TASKS TO COMPLETE:
(A) Answer these about the kidney disease article, one per line: (i) At which university is the lead investigator based? (ii) How many people took part in the study? (iii) On average, for how long were the seniors tracked?
(B) Set down the kidney disease article word for word, from "The research, to" up to and including "and/or blood pressure.".

SUPPLIED PASSAGE:
Older people who are overweight and have high blood sugar levels are substantially more likely to develop chronic kidney disease, according to a new study.
The research, to be published in Journal of Clinical Endocrinology & Metabolism, examined the increased dangers to seniors who have so-called “metabolic syndrome,” which raises the risk of diabetes and heart disease. The syndrome is typically diagnosed when an individual has at least three of the following risk factors: low levels of HDL ("good") cholesterol, but high levels of belly fat, blood sugar, triglycerides and/or blood pressure.
"Our study found that metabolic syndrome predicts both the prevalence and incidence of chronic kidney disease in people aged 65 years or older," said lead investigator Dr. Chung-Jen Yen, of National Taiwan University in Taipei. "We also found that rapid decline in renal function is more likely found in individuals with insulin resistance and high blood sugar levels."
The study involved 1,456 Asians aged 65 years or older who were evaluated for metabolic syndrome and insulin resistance – a hallmark of diabetes. The seniors were tracked for more than three years, on average.
They found obesity and insulin resistance may be the principal factors that cause deterioration of kidney functions.
"Our study suggests that people can safeguard their kidneys when they take care of their blood glucose levels and lose weight," said Yen. "Further studies are needed to assess the impact of treating metabolic syndrome and insulin resistance on renal outcomes in the elderly population."

AVAILABLE DATA:
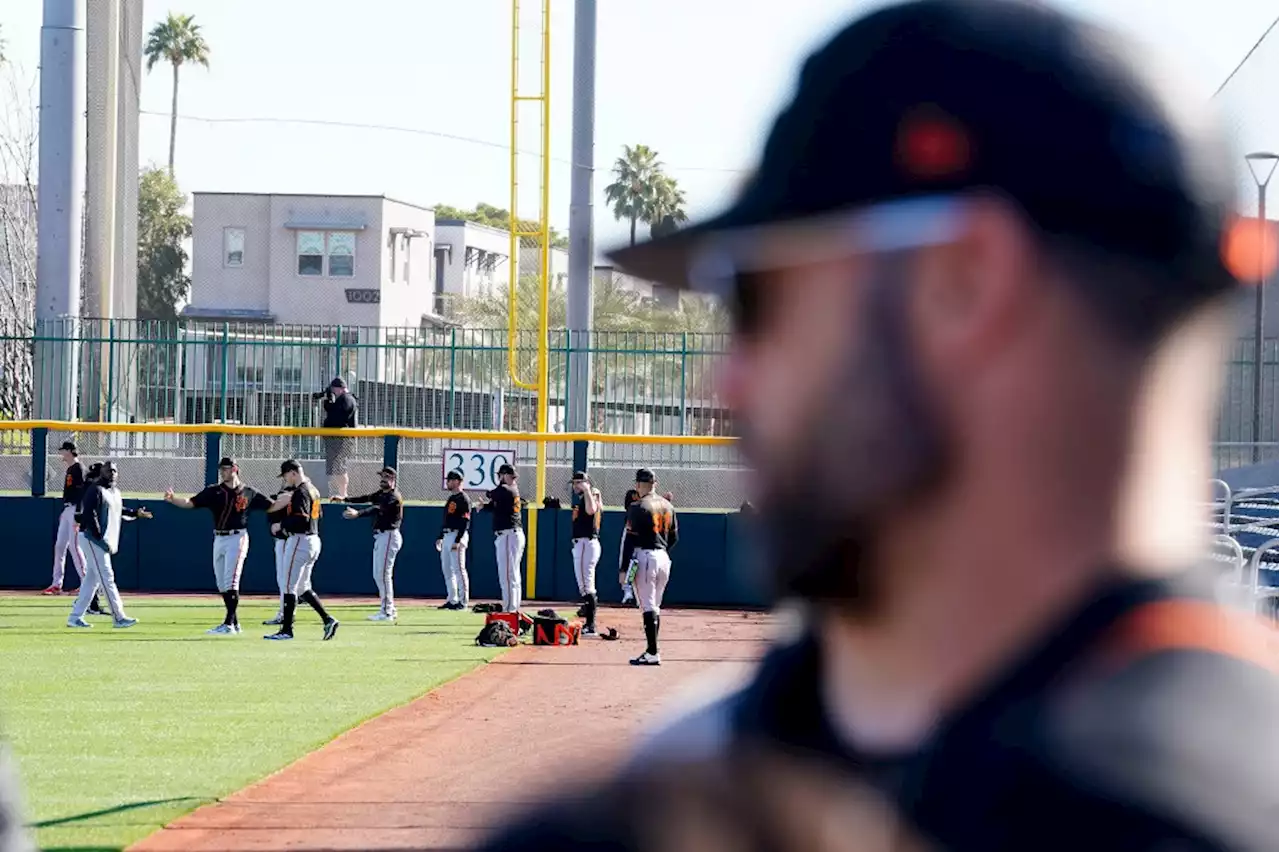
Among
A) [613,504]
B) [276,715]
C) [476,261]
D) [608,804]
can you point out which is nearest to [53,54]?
[613,504]

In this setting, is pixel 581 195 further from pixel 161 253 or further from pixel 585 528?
pixel 161 253

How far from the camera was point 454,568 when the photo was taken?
25.0 meters

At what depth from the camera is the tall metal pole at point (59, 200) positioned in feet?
91.1

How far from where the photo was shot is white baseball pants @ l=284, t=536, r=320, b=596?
1981cm

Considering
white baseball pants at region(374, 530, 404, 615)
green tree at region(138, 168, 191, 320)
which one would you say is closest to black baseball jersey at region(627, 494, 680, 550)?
Result: white baseball pants at region(374, 530, 404, 615)

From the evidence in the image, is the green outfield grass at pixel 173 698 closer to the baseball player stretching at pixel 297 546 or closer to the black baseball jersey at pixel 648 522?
the baseball player stretching at pixel 297 546

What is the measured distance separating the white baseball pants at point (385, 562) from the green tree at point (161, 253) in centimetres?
5527

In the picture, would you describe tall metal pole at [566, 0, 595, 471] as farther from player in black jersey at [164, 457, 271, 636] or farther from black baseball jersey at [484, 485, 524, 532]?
player in black jersey at [164, 457, 271, 636]

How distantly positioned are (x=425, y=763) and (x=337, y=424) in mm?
15286

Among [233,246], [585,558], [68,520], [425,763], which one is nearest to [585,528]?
[585,558]

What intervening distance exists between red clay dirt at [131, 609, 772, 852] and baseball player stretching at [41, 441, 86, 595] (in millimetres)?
7747

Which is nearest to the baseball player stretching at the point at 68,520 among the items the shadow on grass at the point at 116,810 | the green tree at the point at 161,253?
the shadow on grass at the point at 116,810

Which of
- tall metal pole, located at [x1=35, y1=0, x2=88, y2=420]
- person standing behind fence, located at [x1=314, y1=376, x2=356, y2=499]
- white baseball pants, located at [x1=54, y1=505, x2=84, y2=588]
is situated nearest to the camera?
white baseball pants, located at [x1=54, y1=505, x2=84, y2=588]

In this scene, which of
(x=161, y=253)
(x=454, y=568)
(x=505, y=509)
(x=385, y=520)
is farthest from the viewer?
(x=161, y=253)
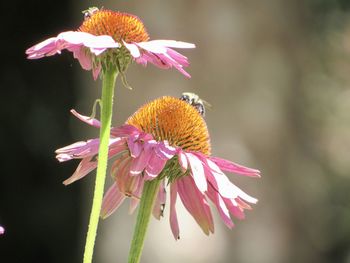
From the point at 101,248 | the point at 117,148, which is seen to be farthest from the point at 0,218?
the point at 117,148

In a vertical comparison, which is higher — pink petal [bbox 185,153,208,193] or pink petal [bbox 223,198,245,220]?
pink petal [bbox 185,153,208,193]

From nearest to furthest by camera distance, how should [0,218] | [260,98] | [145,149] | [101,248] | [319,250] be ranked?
[145,149] → [0,218] → [101,248] → [260,98] → [319,250]

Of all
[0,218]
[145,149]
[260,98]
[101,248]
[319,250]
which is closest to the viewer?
[145,149]

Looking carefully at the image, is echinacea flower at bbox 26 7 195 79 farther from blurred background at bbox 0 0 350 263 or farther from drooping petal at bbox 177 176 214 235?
blurred background at bbox 0 0 350 263

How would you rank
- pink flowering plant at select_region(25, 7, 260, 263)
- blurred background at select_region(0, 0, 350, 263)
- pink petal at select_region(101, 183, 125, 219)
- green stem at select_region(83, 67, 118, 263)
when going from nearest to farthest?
green stem at select_region(83, 67, 118, 263) < pink flowering plant at select_region(25, 7, 260, 263) < pink petal at select_region(101, 183, 125, 219) < blurred background at select_region(0, 0, 350, 263)

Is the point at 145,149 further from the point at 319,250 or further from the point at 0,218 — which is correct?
the point at 319,250

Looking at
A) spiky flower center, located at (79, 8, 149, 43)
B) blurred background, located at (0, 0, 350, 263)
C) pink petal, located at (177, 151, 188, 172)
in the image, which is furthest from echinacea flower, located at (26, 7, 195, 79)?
blurred background, located at (0, 0, 350, 263)
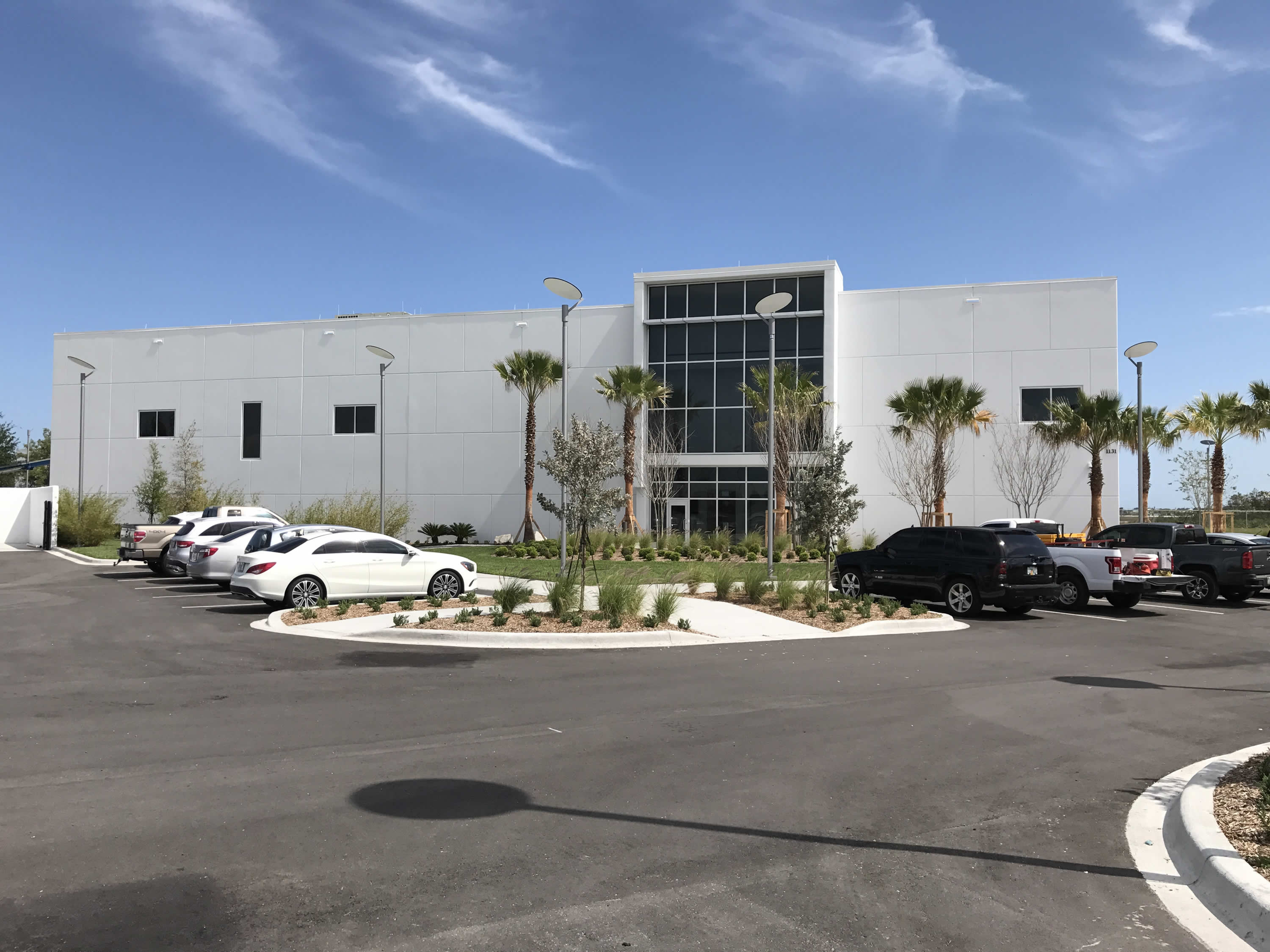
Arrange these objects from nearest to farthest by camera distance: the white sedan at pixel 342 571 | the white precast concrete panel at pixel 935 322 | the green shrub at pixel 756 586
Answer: the white sedan at pixel 342 571 → the green shrub at pixel 756 586 → the white precast concrete panel at pixel 935 322

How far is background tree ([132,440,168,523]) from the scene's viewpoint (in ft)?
141

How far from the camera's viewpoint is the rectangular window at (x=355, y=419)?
43938 millimetres

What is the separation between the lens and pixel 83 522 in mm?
39844

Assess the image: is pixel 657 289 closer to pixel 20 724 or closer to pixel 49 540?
pixel 49 540

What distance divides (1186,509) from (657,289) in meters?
37.7

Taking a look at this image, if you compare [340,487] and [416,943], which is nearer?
[416,943]

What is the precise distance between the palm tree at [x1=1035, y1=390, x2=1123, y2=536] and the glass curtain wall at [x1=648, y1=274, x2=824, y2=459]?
30.9 feet

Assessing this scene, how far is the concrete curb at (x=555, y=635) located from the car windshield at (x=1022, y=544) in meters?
2.58

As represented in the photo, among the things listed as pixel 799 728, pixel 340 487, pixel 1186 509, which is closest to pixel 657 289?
pixel 340 487

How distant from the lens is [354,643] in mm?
13719

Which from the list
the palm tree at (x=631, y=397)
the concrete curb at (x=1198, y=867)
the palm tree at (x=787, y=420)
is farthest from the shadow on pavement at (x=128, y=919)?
the palm tree at (x=631, y=397)

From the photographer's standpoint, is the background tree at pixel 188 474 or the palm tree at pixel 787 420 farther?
the background tree at pixel 188 474

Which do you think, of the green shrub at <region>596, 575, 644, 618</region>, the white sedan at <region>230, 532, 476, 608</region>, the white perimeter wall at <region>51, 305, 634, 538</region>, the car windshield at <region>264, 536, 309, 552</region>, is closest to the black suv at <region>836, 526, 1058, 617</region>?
the green shrub at <region>596, 575, 644, 618</region>

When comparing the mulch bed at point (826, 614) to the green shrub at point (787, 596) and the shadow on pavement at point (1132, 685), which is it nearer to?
the green shrub at point (787, 596)
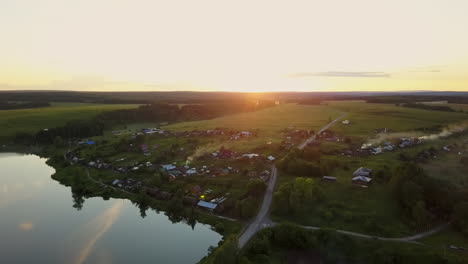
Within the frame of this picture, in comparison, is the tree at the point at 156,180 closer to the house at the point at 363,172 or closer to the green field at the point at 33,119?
the house at the point at 363,172

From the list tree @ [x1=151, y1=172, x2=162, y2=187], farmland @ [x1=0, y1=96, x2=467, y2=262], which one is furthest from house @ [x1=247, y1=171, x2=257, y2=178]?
tree @ [x1=151, y1=172, x2=162, y2=187]

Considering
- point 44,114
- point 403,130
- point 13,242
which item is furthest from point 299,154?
point 44,114

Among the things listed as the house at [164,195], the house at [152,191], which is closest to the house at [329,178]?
the house at [164,195]

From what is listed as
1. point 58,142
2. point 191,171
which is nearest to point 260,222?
point 191,171

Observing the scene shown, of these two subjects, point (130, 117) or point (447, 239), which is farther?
point (130, 117)

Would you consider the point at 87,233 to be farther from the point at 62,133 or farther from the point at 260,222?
the point at 62,133

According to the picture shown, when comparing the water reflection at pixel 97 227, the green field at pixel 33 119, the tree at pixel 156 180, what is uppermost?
the green field at pixel 33 119

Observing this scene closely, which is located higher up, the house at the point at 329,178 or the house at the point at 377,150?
the house at the point at 377,150

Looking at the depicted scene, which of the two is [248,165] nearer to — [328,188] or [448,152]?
[328,188]
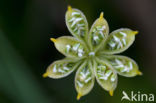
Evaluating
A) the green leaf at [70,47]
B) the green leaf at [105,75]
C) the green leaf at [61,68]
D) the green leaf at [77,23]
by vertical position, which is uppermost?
the green leaf at [77,23]

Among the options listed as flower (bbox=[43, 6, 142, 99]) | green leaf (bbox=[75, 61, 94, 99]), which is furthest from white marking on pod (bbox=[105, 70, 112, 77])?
green leaf (bbox=[75, 61, 94, 99])

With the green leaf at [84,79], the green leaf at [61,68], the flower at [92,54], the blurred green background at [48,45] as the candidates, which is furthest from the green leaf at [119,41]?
the blurred green background at [48,45]

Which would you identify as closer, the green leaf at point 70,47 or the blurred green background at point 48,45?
the green leaf at point 70,47

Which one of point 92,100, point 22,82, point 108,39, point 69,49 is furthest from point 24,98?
point 108,39

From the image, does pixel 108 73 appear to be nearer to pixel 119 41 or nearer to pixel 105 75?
pixel 105 75

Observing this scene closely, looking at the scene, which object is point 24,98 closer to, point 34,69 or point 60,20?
point 34,69

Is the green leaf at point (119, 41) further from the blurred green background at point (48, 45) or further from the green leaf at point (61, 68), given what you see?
the blurred green background at point (48, 45)

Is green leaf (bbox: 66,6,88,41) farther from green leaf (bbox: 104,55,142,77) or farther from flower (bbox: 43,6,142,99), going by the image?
green leaf (bbox: 104,55,142,77)

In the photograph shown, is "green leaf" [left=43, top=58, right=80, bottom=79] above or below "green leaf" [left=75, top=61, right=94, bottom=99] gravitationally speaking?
above
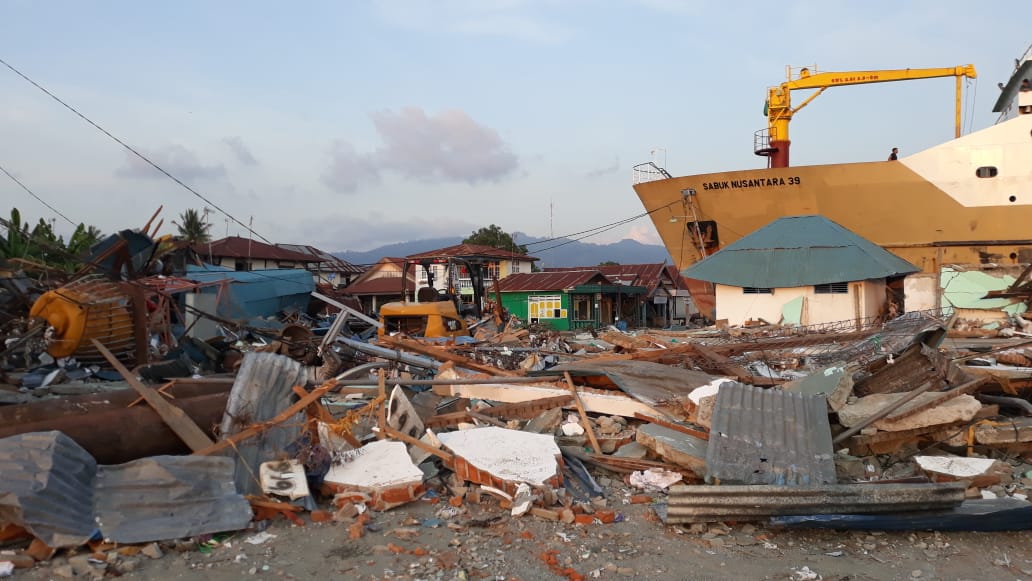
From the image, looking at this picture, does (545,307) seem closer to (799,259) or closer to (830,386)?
(799,259)

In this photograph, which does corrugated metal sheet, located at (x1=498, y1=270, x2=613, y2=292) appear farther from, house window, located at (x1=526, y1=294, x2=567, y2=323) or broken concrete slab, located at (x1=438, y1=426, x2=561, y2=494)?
broken concrete slab, located at (x1=438, y1=426, x2=561, y2=494)

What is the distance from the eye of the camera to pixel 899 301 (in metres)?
19.6

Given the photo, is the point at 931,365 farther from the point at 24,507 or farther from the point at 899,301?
the point at 899,301

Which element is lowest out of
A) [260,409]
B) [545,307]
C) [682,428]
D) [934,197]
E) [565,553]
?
[565,553]

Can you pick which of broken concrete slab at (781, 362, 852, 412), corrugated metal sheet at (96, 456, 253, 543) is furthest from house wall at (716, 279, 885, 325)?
corrugated metal sheet at (96, 456, 253, 543)

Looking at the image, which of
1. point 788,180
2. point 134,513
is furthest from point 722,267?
point 134,513

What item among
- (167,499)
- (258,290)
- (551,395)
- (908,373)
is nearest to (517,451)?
(551,395)

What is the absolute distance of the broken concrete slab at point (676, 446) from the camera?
5.80 metres

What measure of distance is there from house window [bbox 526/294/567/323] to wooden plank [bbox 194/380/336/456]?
25301 millimetres

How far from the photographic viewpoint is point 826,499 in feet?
15.8

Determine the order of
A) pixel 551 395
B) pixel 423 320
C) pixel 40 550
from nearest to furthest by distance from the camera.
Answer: pixel 40 550, pixel 551 395, pixel 423 320

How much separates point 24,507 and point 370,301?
3786 cm

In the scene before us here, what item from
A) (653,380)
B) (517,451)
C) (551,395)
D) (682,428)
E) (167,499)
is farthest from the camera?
(653,380)

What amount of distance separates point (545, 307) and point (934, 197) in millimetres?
15713
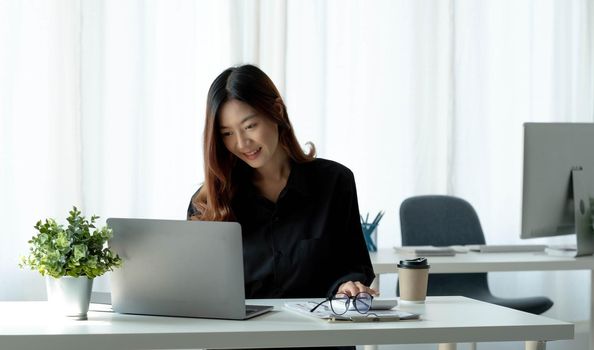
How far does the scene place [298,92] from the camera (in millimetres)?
4504

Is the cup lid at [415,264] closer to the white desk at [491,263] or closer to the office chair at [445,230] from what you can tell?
the white desk at [491,263]

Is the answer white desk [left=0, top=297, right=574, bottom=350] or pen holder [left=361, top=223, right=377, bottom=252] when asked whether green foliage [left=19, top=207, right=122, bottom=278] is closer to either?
white desk [left=0, top=297, right=574, bottom=350]

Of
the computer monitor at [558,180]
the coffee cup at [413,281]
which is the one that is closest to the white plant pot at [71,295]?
the coffee cup at [413,281]

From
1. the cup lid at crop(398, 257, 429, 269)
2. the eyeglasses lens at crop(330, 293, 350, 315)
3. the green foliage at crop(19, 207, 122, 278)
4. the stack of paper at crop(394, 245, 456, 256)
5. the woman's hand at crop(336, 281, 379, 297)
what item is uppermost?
the green foliage at crop(19, 207, 122, 278)

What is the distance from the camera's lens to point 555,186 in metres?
3.40

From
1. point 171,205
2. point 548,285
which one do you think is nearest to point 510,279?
point 548,285

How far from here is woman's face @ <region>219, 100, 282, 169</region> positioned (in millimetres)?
2371

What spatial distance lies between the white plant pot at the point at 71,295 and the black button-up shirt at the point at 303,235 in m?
0.56

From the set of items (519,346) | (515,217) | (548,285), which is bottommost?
(519,346)

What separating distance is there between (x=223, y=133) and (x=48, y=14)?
2.04 meters

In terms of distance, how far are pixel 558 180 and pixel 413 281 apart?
133 centimetres

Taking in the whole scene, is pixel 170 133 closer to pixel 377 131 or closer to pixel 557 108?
pixel 377 131

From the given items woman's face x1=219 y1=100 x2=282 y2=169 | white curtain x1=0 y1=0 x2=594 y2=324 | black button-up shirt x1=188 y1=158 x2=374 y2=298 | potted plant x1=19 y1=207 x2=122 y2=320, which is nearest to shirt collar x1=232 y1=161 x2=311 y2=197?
black button-up shirt x1=188 y1=158 x2=374 y2=298

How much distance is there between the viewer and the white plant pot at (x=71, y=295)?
200 centimetres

RESPONSES FOR EACH TASK:
(A)
(i) National Taiwan University in Taipei
(ii) 1,456
(iii) More than three years

(B)
The research, to be published in Journal of Clinical Endocrinology & Metabolism, examined the increased dangers to seniors who have so-called “metabolic syndrome,” which raises the risk of diabetes and heart disease. The syndrome is typically diagnosed when an individual has at least three of the following risk factors: low levels of HDL ("good") cholesterol, but high levels of belly fat, blood sugar, triglycerides and/or blood pressure.